To let law and economics begin, not in the late 1950s in Chicago, but some 2300 years earlier in Athens (Athens, Greece, that is), and with Plato in particular, runs the risk of attracting a certain amount of derision.

First, it seems to cater to the cliche of letting everything begin with the ancient Greeks (‘Already Aristotle has said...’), as an educated-bourgeois equivalent to the late Soviet praxis of having everything begin with Marx or Lenin. Second, Plato of all thinkers seems to be an odd choice as the founding father of the decidedly realist approach of law and economics, because it is his student Aristotle who is universally regarded as the first economist (after all, he first coined the term in his Politika) as well as the original realist. Plato, in contrast, has the image of an aristocratic abstract theorist, dwelling in a world of ideas.

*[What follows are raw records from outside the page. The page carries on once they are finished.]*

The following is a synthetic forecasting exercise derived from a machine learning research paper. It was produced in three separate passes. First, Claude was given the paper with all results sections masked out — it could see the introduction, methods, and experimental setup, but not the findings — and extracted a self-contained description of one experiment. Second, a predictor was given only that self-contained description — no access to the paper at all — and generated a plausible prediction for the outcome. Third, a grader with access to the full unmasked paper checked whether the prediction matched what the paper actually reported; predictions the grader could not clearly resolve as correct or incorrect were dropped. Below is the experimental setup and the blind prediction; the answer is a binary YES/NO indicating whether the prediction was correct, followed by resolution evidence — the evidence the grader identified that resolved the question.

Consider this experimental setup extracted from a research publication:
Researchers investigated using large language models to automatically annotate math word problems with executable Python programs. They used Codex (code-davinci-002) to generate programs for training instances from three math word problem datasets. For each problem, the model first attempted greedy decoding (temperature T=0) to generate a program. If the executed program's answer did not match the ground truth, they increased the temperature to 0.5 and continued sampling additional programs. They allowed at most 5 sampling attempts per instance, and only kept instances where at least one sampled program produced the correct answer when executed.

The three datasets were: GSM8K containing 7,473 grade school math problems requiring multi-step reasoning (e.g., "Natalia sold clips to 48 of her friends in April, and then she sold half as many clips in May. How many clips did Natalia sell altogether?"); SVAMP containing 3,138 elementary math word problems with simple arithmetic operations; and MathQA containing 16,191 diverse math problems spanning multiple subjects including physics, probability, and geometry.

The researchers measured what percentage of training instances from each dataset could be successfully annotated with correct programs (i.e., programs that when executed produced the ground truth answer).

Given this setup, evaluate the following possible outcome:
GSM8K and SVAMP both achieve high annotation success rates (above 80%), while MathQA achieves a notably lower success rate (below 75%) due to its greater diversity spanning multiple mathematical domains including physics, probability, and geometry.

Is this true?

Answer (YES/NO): YES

However, the mental framework within which Western (and, to a certain extent, global) civilization in the late twentieth century operates is indeed based on and still substantially determined by the ancient Greek one. Plato’s thought (as well as Platonism, although that is another matter) provides us with an original structure with which (rather than about which) we invariably still think. Second, the ‘real world’ as such, as well as its legal systems and its economies, are arguably actually Aristotelian, and there is good reason for recognizing in Plato the master of theory and ideas. Yet, Plato’s focus on praxis, especially in matters concerning humans living together, is also obvi­ous to those who take the time to study him with an open mind, especially in his genuine guidebook, the Politikos (‘Statesman’), and in the Nomoi (‘Laws’).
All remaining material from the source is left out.